TRETHAKE, William II, of Trethake, Cornw.

Published in The History of Parliament: the House of Commons 1386-1421, ed. J.S. Roskell, L. Clark, C. Rawcliffe., 1993
Available from Boydell and Brewer

Constituency

Dates

May 1421
1423
1429
1431
1432
1433

Family and Education

yr. s. of William Trethake I*.

Offices Held

Biography

In 1408 William’s elder brother, John Trethake, brought a suit at the assizes at Launceston against his young kinsman James Trewoofe alias Lannargh (son of John Trewoofe*), for possession of property at Harlyn Rescoll and Tregonaun, Cornwall, which had been settled by his grandfather, John Trethake, on his daughter, Margaret Lannargh (James’s grandmother). According to the Trethakes’ case, in 1399 Margaret had granted the land in question to the young William Trethake, her nephew, for term of his life, and he had afterwards given it to his elder brother.1 It was the latter, John, who inherited the bulk of the landed holdings of both their parents, but in 1420 he arranged that if he should die childless they should pass to William. Through his marriage (to Joan, widow of William Horsey, esquire, and sister and heir of Sir Robert Brent), John acquired estates in Somerset and Essex.
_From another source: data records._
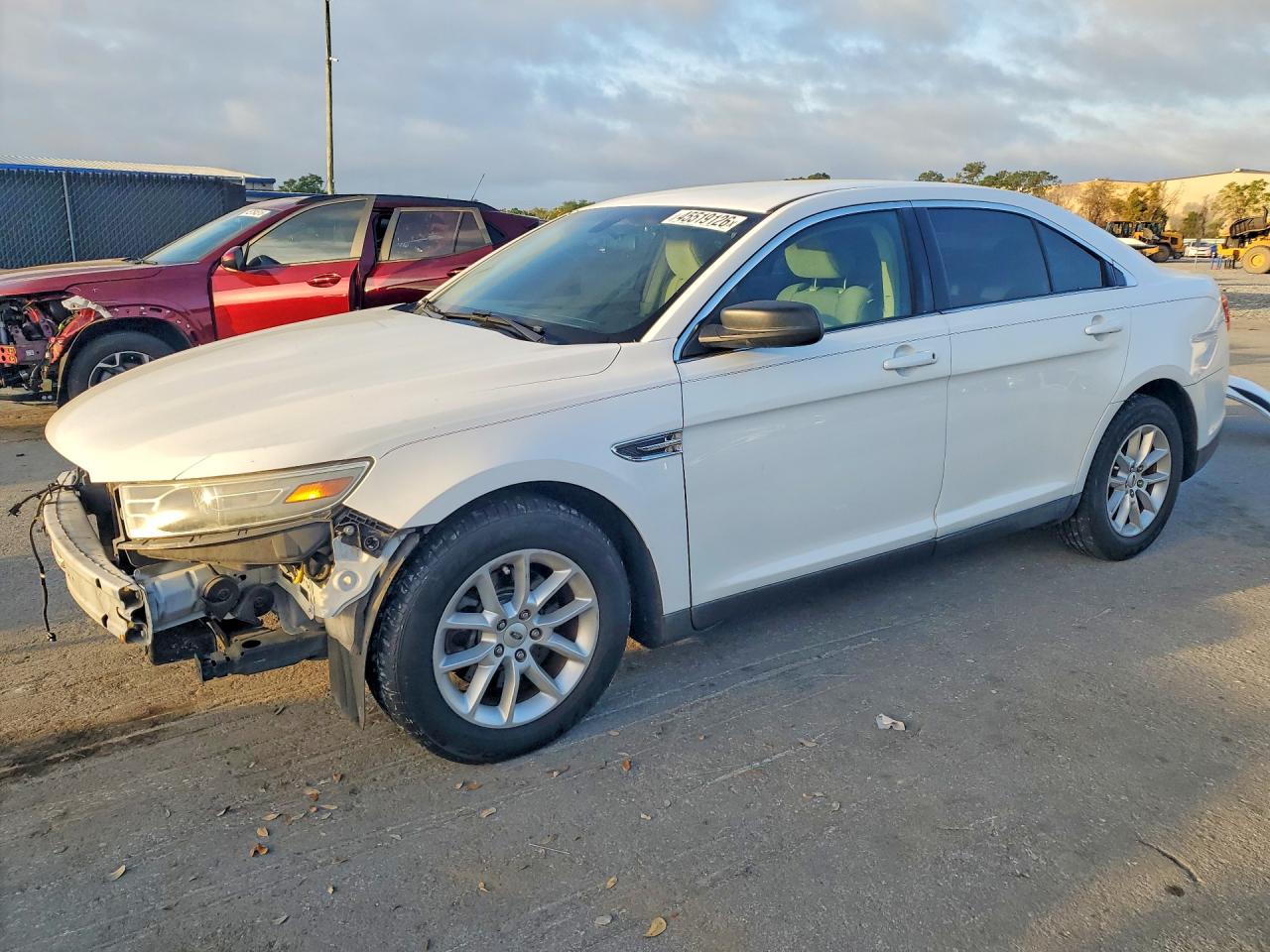 2014 Ford Taurus Se White vin: 1FAHP2D80EG126759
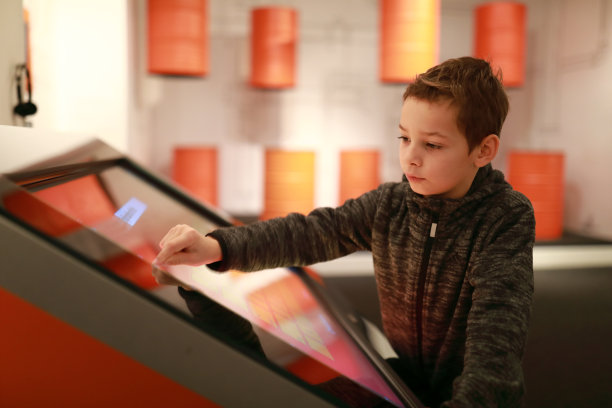 儿童使用触屏图片下载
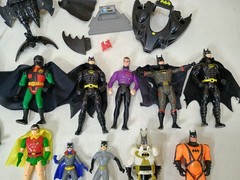 Vtg 1990-93 Kenner BATMAN RETURNS Action Figure Lot of 10 Bruce Wayne & Catwoman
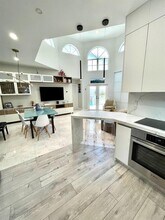 3070 Allamanda St in Miami, FL - Foto de edificio - Building Photo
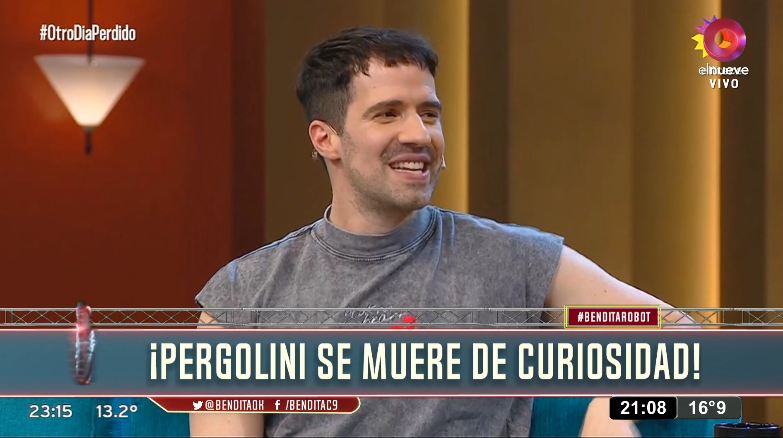 Pero mira quien vinooo #BenditaRobot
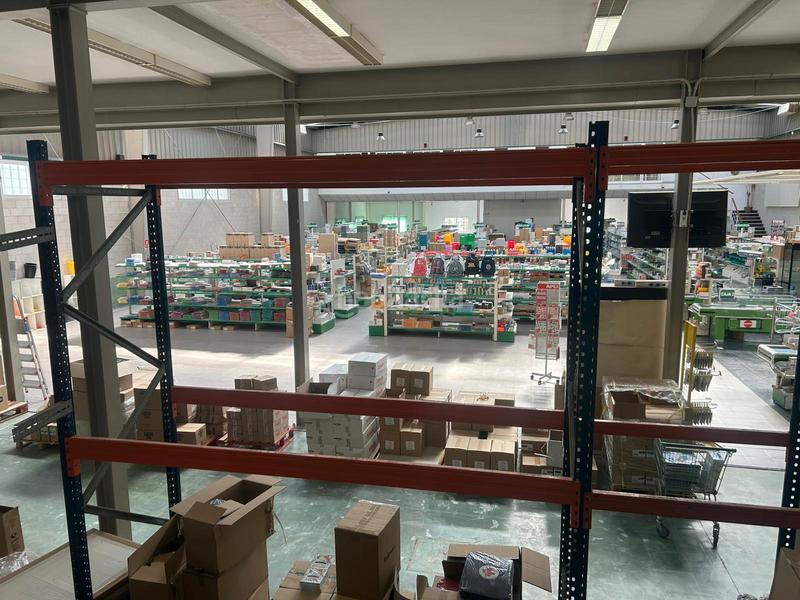 Foto ef8802f0-f047-40c4-a52e-41df82e61530. Location bâtiment à usage industriel dans Pisa Mairena del Aljarafe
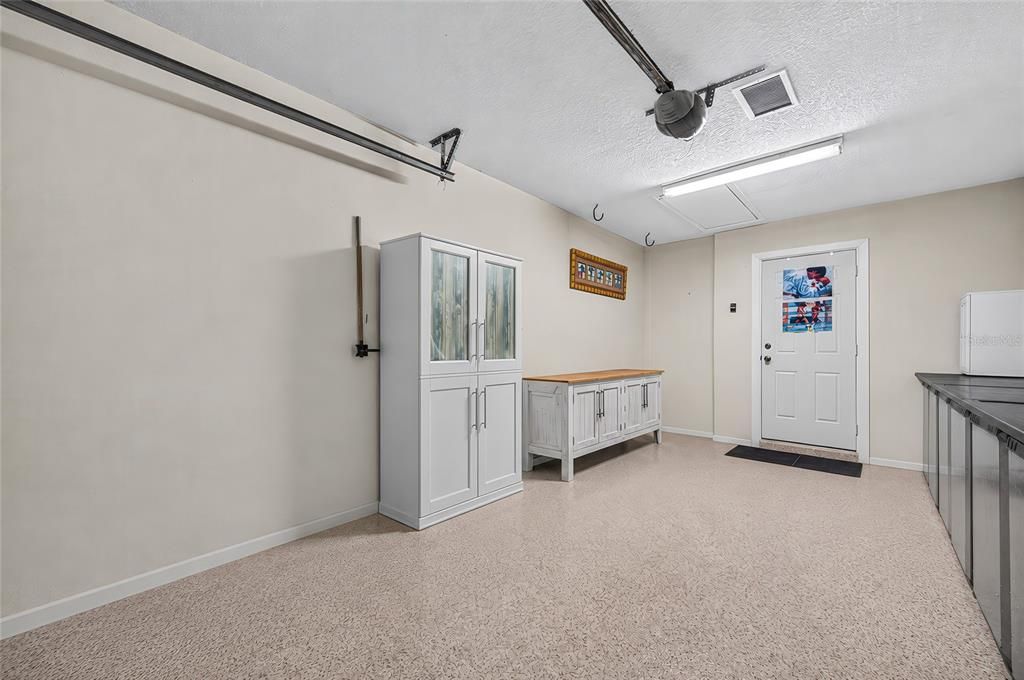 Active With Contract: $240,000 (3 beds, 2 baths, 1331 Square Feet)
These included the manor of Blake Hall in Bobbingworth, which he gave to William, who in 1424 exchanged it with the dowager countess of Oxford for the Cornish manor of Polsue situated near Truro, and the right to make the next presentation to St. Erme church. In association with a kinsman, Thomas Dewy alias Trevenour, William then also shared possession of property in East and West Tilbury, Essex, but four years later he sold it to a consortium of Londoners.2

Trethake may well have been a lawyer by profession. Described as William ‘junior’, in August 1410 he had acted as an attorney at special assizes held at Launceston, and, similarly distinguished from his father, some time before 1415 he and John Archer of Truro (Thomas Dewy’s son) had brought an action in the central courts for payment of a debt contracted in Middlesex. It may have been he, rather than his father, who took on the executorship of Archer’s will four years later. In January 1421 he stood surety at the Exchequer for John Hals, a judge on the western circuit, when the latter was granted the keeping of property in Kent which had belonged to John Urban* of Helston. But despite his connexions with the law and lawyers, Trethake may also have been interested in trade: in 1426 John Seys, a London saddler, for whom either he or his father had provided securities in Chancery several years before, made a formal transfer to him of all his goods and chattels at home and abroad; and, in the following year, a pewterer of London named John Sygore did the same. (Sygore’s occupation suggests that Trethake could have been involved in the Cornish tin trade.) Nor were these his only connexions with the City: a kinswoman of his, Joan Amydewe of Penryn, married a London goldsmith, and it was she who, in 1425, sold him substantial landed holdings in and near Penryn, Falmouth and Truro. This acquisition no doubt strengthened Trethake’s influence in Truro. He had already represented the borough in two Parliaments, and was to do so in four more. He is last recorded attending the elections for the knights of the shire for Cornwall held at Lostwithiel on 31 Dec. 1436.3

Ref Volumes: 1386-1421

Author: L. S. Woodger

Notes

  • 1. JUST 1/1519 mm. 94, 94d.
  • 2. CCR, 1419-22, pp. 92, 114-17, 177; 1422-9, p. 453; Essex Feet of Fines, 273 iii. ; iv. 3; VCH Essex, iv. 13.
  • 3. JUST 1/129/6; CPR, 1413-16, p. 317; CFR, xiv. 371; CCR, 1409-13, p. 356; 1422-9, pp. 272, 390; Cornw. Feet of Fines (Devon and Cornw. Rec. Soc. 1950), 965; C219/14/2, 15/1.